Theoretical Question - Planar Truss Problem 5

[comhedoisl]

Hi all.

This is an interesting theoretical question from a book of Feodosiev - Advanced Stress and Stability Analysis. It reads like this:

"A plane truss consisting of n>2 equal and equally spaced rods, connected in a common node, O.
The force P acts in the plane of the truss.
Show that the displacement of the node O is always directed along the force P and that the value of this displacement does not depend on the angle /alpha."

The book does provide an answer to this problem, but not with enough detail -- at least from my point of view. I'd like to have a more detailed discussion on this problem with other folks. Could you help me providing your insights?

**the blue circle is not part of the structure



Thanks.

 

[BAretired]

Congratulations comhedoisl, you were correct.

Duh!! Thinking about it last night, I realized that Node "O" had to deflect upwards since member 3 is in compression and is pinned at the top. Now we have the proof thanks to Retrograde and goutam-freela. Thanks guys!

 

[rb1957]

yeah, but ... you've modelled the spokes as beams, and the lateral one is picking up a lot of load. If axial rods then the result would be "different" (for the load given it would all be reacted by the aligned spoke; for different loads each spoke would react the component load).

 

[BAretired]

yeah, but ... you've modelled the spokes as beams, and the lateral one is picking up a lot of load. If axial rods then the result would be "different" (for the load given it would all be reacted by the aligned spoke; for different loads each spoke would react the component load).

The members are not modeled as beams. They are hinged at each end, so they must act as axial rods. If as you say, horizontal member #2 carried most of the applied load, it would stretch by delta = FL/AE which would be inconsistent with the strain in Members 1 and 3.

 

[rb1957]

i was referring to this pic (from reply 19) ...

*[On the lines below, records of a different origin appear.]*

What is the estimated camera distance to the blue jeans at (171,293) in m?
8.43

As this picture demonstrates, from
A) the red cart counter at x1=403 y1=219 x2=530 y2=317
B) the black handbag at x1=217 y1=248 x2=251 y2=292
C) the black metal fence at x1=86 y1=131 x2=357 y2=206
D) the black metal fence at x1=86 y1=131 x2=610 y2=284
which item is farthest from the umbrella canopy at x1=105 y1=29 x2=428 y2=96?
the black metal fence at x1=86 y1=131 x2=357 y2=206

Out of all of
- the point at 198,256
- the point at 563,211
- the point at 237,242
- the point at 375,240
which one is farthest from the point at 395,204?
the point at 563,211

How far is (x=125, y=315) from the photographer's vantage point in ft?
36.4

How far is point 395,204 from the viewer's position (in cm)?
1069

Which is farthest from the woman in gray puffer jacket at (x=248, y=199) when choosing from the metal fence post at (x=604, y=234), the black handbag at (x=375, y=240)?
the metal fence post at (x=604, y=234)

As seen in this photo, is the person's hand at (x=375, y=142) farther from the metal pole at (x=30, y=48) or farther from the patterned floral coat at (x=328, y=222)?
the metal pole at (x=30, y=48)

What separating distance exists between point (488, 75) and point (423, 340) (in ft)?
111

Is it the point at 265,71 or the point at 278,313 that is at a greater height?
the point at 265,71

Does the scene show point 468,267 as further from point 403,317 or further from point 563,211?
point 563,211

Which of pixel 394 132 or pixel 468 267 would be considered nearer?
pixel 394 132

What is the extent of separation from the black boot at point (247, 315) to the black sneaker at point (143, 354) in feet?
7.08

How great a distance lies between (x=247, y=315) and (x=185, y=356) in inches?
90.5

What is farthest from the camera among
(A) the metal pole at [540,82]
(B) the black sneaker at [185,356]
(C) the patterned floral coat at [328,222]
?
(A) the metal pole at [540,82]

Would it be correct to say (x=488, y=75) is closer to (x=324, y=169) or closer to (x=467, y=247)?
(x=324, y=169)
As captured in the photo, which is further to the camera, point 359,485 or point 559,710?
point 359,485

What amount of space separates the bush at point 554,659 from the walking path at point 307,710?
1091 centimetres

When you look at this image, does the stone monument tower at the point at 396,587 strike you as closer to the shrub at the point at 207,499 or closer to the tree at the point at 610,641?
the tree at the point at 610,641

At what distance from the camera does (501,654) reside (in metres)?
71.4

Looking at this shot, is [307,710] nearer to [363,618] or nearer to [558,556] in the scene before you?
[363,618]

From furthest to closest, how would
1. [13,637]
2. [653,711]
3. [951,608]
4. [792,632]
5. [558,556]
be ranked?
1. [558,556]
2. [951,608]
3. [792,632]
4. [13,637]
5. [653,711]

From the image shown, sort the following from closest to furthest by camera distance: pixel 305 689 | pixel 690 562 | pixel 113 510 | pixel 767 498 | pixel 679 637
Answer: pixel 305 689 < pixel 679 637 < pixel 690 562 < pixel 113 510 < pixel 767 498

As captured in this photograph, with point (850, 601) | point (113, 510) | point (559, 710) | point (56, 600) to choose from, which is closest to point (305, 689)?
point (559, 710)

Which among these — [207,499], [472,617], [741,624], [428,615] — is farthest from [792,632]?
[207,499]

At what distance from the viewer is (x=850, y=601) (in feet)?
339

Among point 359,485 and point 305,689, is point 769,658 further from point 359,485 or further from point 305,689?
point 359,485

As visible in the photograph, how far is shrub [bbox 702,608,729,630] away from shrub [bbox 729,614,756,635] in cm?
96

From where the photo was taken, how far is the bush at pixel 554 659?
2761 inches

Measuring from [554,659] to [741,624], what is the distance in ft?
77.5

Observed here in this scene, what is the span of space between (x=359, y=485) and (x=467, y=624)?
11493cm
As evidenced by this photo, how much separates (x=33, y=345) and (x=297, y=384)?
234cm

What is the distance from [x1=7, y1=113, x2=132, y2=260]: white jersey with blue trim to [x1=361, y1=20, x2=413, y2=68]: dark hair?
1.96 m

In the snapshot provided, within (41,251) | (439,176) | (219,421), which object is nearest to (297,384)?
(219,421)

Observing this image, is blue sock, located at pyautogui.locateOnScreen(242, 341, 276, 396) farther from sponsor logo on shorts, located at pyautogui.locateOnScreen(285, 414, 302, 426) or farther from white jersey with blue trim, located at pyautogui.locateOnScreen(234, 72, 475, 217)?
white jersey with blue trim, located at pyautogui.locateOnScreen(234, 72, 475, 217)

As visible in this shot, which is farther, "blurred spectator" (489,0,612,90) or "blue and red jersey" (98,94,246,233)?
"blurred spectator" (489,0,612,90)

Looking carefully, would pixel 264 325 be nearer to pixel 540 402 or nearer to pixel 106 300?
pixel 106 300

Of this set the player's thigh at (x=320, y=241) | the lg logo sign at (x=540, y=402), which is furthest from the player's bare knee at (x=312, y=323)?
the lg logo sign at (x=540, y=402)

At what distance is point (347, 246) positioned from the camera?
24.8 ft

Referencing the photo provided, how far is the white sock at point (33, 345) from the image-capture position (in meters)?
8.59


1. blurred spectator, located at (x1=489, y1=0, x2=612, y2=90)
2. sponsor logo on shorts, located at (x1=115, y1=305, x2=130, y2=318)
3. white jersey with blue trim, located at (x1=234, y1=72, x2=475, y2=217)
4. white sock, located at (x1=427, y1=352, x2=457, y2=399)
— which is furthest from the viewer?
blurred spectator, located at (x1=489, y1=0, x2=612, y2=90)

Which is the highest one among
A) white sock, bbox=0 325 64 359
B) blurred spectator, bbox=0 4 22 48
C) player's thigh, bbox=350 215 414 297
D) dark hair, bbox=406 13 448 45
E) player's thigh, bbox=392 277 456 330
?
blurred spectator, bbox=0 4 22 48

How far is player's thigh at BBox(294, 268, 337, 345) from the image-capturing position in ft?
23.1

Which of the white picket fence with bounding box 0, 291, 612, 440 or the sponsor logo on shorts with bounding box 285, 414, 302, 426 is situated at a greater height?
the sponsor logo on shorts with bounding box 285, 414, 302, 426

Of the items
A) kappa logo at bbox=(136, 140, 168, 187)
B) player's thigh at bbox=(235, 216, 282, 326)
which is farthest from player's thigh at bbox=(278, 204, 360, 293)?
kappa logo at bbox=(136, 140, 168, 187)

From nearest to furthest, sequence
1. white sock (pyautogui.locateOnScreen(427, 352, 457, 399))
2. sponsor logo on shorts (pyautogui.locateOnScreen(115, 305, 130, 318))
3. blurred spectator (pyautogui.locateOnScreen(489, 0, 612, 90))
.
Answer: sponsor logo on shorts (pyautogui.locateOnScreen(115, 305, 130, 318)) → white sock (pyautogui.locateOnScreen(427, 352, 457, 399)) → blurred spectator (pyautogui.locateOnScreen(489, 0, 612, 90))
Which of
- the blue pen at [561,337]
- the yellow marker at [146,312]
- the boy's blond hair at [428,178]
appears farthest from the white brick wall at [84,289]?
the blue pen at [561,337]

... which I read as 6.8 kN axial load in one member and 3.2kN shear in the other, so the members have bending stiffness (to support shear loads) ...
and the FB looks "off" ... I see the 3.2 kN creating an unbalanced moment about the load, and the 2.4 kN couple also unbalanced ... unless there are end moments not shown.

 

[BAretired]

i was referring to this pic (from reply 19) ...

View attachment 8817

... which I read as 6.8 kN axial load in one member and 3.2kN shear in the other, so the members have bending stiffness (to support shear loads) ...
and the FB looks "off" ... I see the 3.2 kN creating an unbalanced moment about the load, and the 2.4 kN couple also unbalanced ... unless there are end moments not shown.

• 6.8 kN is intended to be the tension in member 2. It's a little off due to the slight change in slope.
• Reactions at the bottom of member 1 have a resultant aligned with the member. They are a little off due to change in slope, but there is no shear in member 1.
• There are no moments anywhere because all members are pin-ended.

 

[prex]

There's a quite simple proof of the original problem statement. As this proof is based on simmetry, it proves also that the same statement won't be generally true in the lack of simmetry.

1) Assume the angle alpha is zero: because of simmetry, the statement is true
2) Assume the angle alpha is the bisector of the angle between two adjacent spikes: again the statement is true because of simmetry
3) Now any load P directed in between the angles in 1) and 2) can be decomposed into two loads, one directed as in 1), the second one as in 2).
4) Each one of the two decomposing loads will cause a displacement directed as the load itself with magnitude proportional to the same load (of course we are in linear elasticity here)
5) In conclusion, the vectorial sum of the two displacements will be directed as the load P and its magnitude will be proportional to P, hence independent of angle alpha.